Classificatie van arteriële hypertensie, bepaling van de mate van risico op ziekteVolgens de WHO wordt hypertensie volgens de etiologie ingedeeld in primair en secundair. Bij primaire (essentiële) hypertensie (HD) is de belangrijkste organische oorzaak van de stijging van de bloeddruk (BP) onbekend. Er wordt rekening gehouden met de combinatie van genetische factoren, externe invloeden en schendingen van interne reguleringsmechanismen.

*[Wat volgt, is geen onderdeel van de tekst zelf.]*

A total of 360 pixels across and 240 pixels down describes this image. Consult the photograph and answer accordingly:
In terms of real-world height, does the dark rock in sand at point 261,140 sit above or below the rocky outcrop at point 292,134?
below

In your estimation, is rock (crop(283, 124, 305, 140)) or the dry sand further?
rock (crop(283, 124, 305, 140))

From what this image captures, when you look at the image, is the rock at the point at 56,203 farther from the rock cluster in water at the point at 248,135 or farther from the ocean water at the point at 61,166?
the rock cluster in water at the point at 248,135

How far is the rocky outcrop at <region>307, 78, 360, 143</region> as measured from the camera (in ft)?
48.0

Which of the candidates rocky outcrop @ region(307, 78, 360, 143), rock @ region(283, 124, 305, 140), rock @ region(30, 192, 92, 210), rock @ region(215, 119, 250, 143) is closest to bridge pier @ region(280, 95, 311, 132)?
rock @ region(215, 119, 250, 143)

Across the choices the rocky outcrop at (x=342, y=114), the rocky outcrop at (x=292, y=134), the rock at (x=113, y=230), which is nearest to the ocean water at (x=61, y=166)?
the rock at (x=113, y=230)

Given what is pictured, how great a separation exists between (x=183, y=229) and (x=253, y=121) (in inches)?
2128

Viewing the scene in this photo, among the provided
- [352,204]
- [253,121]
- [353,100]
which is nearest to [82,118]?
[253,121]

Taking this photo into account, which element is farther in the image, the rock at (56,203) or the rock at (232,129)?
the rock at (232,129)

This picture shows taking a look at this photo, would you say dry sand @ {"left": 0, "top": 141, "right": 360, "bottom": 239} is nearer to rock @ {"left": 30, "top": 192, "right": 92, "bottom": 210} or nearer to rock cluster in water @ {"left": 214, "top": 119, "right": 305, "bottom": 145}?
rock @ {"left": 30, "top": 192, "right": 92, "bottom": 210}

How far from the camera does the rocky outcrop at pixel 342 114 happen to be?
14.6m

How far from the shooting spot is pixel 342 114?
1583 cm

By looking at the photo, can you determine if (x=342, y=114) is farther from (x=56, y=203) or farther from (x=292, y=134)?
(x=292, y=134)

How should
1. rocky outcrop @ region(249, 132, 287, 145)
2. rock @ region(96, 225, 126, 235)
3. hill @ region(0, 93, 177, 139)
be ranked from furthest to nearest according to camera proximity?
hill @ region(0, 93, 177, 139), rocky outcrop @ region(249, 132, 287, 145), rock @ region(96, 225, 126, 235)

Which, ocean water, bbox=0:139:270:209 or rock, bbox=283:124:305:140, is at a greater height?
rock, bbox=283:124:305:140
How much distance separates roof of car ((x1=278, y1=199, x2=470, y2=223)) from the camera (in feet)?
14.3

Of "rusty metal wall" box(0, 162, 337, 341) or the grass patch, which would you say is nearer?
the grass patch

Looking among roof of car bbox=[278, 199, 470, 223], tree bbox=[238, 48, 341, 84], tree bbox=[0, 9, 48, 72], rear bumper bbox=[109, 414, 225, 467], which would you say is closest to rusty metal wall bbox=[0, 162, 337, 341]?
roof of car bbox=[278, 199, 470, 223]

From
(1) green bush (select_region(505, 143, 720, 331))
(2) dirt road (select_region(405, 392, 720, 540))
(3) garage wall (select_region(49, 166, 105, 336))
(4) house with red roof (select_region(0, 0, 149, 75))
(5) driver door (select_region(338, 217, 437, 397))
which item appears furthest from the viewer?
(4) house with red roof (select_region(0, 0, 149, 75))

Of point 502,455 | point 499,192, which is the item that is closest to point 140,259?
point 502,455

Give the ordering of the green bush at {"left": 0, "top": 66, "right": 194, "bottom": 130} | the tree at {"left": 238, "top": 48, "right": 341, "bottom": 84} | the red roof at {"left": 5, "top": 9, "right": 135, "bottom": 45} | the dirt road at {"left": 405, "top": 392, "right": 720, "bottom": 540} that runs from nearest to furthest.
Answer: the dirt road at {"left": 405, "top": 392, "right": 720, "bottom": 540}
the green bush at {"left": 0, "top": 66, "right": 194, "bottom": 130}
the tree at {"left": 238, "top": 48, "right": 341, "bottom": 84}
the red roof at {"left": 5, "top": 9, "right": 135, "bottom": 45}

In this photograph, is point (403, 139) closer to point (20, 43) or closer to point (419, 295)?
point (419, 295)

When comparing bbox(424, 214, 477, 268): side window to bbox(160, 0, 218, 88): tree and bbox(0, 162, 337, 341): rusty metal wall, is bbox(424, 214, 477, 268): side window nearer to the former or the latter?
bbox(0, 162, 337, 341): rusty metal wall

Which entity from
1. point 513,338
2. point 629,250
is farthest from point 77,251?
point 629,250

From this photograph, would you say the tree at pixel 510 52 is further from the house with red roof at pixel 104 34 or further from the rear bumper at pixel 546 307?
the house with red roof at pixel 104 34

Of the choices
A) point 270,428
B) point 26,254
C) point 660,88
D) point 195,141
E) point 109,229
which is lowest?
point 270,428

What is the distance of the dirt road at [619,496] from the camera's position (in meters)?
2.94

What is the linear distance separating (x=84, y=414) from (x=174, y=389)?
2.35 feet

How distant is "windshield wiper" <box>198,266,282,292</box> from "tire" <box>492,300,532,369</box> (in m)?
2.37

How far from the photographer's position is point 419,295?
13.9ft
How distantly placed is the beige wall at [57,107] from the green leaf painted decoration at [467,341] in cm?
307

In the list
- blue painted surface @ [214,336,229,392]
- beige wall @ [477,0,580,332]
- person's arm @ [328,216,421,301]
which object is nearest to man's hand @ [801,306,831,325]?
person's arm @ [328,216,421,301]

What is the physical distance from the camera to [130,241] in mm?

Primaire hypertensie is de meest voorkomende hypertensie, in ongeveer 95% van de gevallen. Er zijn 3 stadia van hypertensie:
Secundaire (symptomatische) hypertensie is een verhoging van de bloeddruk als symptoom van een onderliggende aandoening met een aanwijsbare oorzaak. De classificatie van secundaire arteriële hypertensie is als volgt:
Zwangerschapshypertensie kan leiden tot aangeboren ziekten van het kind, in het bijzonder retinopathie. Er zijn 2 fasen van retinopathie (premature en voldragen baby's):
Hypertensieve ziekte volgens het internationale systeem (volgens ICD-10):
De mate van hypertensie bepaalt ook de mate van uitdroging - uitdroging. In dit geval is de classificatie een gebrek aan water in het lichaam. Er zijn 3 graden van uitdroging:
Afhankelijk van de mate en het stadium van uitdroging, wordt decompensatie uitgevoerd door oplossingen te introduceren:
GB-fasenSubjectieve symptomen, vooral bij milde en matige stadia van hypertensie, zijn vaak afwezig, daarom wordt een verhoging van de bloeddruk vaak al gedetecteerd op het niveau van gevaarlijke indicatoren. Het ziektebeeld is verdeeld in 3 fasen. Elk stadium van arteriële hypertensie heeft typische symptomen, waaruit de classificatie van hypertensie voortkomt. Fase IIn stadium 1 van hypertensie klaagt de patiënt over hoofdpijn, vermoeidheid, hartkloppingen, desoriëntatie en slaapstoornissen. In stadium 1 GB zijn objectieve detecties op het hart, ECG, oculaire achtergrond, in laboratoriumonderzoeken aanwezig binnen het normale bereik. Fase IIIn stadium 2 van hypertensie zijn subjectieve klachten vergelijkbaar, tegelijkertijd zijn er tekenen van linkerventrikelhypertrofie, tekenen van hypertensieve angiopathie zijn aanwezig op het netvlies, microalbuminurie of proteïnurie in de urine. Soms is er een vermenigvuldiging van rode bloedcellen in het urinesediment. In stadium 2 van hypertensie zijn er geen symptomen van nierfalen. III trapIn het geval van stadium III hypertensie worden functionele stoornissen in organen die verband houden met een verhoogd risico bij hypertensie gediagnosticeerd:
Welk stadium of welke mate van hypertensie is het gevaarlijkst? Ondanks de verschillende symptomen zijn alle stadia en graden van arteriële hypertensie gevaarlijk; ze vereisen een passende systemische of symptomatische behandeling.. GradenIn overeenstemming met de indicatoren van arteriële druk (bloed), bepaald op het moment van diagnose, zijn er 3 graden van hypertensie:
Er is ook het vierde concept - de definitie van resistente (aanhoudende) hypertensie, waarbij zelfs met de juiste keuze van een combinatie van antihypertensiva de bloeddrukindicatoren niet onder 140/90 mm Hg dalen. st. Een duidelijker overzicht van de mate van arteriële hypertensie wordt weergegeven in de tabel. Hypertensieclassificatie en stratificatie van normale bloeddruk volgens de 2007 ESH / ESC-richtlijnen.